--- What is required ---
Reproduce verbatim the stretch of entries below from the first line through the line containing "Is the value for USB", both included, and output only those lines.

--- Graph interpretation data ---
Segment Open

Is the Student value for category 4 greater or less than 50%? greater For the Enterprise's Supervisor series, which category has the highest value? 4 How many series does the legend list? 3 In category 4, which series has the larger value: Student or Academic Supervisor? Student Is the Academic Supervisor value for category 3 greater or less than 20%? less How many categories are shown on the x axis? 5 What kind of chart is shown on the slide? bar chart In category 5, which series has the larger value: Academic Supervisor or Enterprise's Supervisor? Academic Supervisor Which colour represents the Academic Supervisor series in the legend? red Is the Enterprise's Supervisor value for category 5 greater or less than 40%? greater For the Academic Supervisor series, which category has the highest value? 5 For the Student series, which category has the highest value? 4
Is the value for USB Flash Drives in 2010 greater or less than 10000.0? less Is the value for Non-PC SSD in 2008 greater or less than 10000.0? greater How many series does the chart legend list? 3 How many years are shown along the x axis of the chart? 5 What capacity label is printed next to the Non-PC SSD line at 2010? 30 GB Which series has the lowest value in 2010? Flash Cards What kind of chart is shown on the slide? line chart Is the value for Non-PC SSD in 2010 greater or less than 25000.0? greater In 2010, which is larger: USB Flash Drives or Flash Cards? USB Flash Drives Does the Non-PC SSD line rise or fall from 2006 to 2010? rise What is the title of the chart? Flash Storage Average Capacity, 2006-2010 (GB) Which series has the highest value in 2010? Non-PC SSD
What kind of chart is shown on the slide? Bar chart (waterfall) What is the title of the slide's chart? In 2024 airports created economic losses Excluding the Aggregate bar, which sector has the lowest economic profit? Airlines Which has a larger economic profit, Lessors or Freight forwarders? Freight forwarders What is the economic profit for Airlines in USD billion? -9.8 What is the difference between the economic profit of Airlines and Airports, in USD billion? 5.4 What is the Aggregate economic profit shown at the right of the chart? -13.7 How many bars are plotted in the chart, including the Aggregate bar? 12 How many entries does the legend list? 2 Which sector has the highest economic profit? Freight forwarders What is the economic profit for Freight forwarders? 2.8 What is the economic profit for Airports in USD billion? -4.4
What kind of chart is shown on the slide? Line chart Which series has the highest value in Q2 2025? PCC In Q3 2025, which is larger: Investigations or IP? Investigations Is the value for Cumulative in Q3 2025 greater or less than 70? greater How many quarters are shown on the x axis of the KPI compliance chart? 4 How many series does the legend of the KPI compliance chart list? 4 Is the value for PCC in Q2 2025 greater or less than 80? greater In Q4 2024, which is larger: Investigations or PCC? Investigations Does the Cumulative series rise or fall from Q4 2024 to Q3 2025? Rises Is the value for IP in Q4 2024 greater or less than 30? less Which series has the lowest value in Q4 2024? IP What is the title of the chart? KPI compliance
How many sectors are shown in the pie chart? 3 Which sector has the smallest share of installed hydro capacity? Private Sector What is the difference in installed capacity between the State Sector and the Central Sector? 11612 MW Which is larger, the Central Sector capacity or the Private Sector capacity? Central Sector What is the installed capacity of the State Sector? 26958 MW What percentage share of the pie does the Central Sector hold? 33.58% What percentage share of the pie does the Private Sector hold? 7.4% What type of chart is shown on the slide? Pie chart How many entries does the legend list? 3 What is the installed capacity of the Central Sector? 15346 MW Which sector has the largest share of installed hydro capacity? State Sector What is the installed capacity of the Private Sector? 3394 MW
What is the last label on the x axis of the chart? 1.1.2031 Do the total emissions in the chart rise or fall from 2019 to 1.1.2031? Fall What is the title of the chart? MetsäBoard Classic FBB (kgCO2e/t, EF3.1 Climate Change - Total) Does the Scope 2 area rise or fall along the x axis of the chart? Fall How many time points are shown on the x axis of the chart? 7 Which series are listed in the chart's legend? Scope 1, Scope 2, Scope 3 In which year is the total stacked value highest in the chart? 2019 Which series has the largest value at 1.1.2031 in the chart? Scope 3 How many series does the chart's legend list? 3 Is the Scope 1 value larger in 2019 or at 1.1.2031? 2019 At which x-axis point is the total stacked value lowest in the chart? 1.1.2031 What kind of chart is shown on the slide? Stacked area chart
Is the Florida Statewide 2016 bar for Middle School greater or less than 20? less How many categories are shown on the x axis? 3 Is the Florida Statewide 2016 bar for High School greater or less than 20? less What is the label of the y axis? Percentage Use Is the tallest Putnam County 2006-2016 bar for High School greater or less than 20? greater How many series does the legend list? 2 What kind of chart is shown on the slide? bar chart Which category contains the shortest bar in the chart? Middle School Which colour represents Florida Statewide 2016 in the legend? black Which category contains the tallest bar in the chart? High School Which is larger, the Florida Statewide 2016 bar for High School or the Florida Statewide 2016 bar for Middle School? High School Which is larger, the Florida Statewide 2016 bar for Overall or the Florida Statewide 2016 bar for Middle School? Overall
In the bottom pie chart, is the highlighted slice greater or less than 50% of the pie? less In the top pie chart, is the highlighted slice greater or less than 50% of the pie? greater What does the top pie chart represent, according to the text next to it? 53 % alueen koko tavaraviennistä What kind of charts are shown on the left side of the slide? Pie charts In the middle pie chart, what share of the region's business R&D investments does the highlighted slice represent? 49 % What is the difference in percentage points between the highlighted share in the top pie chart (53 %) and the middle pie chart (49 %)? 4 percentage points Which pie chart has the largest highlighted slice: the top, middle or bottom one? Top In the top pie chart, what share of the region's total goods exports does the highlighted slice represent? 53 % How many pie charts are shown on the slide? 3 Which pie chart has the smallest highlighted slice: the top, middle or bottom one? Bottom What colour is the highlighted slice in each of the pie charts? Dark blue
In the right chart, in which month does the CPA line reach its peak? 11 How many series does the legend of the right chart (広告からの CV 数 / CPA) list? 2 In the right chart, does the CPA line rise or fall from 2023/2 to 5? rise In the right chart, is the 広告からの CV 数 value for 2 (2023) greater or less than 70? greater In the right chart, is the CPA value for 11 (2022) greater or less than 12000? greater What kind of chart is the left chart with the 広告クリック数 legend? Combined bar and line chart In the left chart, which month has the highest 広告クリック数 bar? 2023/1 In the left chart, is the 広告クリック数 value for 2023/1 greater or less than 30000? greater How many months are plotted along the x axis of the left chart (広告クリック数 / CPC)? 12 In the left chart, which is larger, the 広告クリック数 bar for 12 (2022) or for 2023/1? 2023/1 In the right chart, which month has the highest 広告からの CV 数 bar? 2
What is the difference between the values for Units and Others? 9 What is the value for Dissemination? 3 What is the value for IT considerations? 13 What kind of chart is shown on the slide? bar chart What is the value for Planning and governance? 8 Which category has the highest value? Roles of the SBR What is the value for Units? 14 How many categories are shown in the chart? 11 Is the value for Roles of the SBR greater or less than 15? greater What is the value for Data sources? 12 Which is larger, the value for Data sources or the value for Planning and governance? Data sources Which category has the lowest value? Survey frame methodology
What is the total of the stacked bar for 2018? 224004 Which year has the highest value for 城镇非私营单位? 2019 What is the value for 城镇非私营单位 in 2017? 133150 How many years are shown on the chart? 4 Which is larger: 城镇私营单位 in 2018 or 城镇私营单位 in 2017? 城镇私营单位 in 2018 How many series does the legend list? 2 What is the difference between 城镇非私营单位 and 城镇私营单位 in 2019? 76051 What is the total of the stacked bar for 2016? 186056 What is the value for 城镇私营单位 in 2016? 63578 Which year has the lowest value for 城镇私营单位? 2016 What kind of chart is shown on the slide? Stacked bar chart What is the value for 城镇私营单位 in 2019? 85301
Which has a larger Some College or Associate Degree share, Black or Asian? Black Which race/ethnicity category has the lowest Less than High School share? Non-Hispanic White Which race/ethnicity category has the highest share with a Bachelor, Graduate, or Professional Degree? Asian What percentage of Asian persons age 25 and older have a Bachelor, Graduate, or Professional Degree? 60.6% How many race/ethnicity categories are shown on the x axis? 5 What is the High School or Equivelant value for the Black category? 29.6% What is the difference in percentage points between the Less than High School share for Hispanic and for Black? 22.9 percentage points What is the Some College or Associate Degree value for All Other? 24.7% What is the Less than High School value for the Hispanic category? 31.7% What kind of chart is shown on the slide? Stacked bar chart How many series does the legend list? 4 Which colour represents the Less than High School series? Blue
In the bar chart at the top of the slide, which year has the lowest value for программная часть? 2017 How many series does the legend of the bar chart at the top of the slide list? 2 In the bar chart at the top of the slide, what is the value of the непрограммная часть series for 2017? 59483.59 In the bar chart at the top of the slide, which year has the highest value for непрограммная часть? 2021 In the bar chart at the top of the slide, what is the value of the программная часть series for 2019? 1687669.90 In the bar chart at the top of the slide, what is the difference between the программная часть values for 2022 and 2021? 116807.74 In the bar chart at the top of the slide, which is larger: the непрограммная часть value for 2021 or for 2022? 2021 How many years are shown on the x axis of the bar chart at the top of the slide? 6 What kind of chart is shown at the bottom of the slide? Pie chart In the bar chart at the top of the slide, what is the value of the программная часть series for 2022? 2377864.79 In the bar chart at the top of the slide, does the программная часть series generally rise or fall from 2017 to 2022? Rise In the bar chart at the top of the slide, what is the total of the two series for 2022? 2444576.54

Segment Closed

--- Exercise solution ---
Is the Student value for category 4 greater or less than 50%? greater For the Enterprise's Supervisor series, which category has the highest value? 4 How many series does the legend list? 3 In category 4, which series has the larger value: Student or Academic Supervisor? Student Is the Academic Supervisor value for category 3 greater or less than 20%? less How many categories are shown on the x axis? 5 What kind of chart is shown on the slide? bar chart In category 5, which series has the larger value: Academic Supervisor or Enterprise's Supervisor? Academic Supervisor Which colour represents the Academic Supervisor series in the legend? red Is the Enterprise's Supervisor value for category 5 greater or less than 40%? greater For the Academic Supervisor series, which category has the highest value? 5 For the Student series, which category has the highest value? 4
Is the value for USB Flash Drives in 2010 greater or less than 10000.0? less Is the value for Non-PC SSD in 2008 greater or less than 10000.0? greater How many series does the chart legend list? 3 How many years are shown along the x axis of the chart? 5 What capacity label is printed next to the Non-PC SSD line at 2010? 30 GB Which series has the lowest value in 2010? Flash Cards What kind of chart is shown on the slide? line chart Is the value for Non-PC SSD in 2010 greater or less than 25000.0? greater In 2010, which is larger: USB Flash Drives or Flash Cards? USB Flash Drives Does the Non-PC SSD line rise or fall from 2006 to 2010? rise What is the title of the chart? Flash Storage Average Capacity, 2006-2010 (GB) Which series has the highest value in 2010? Non-PC SSD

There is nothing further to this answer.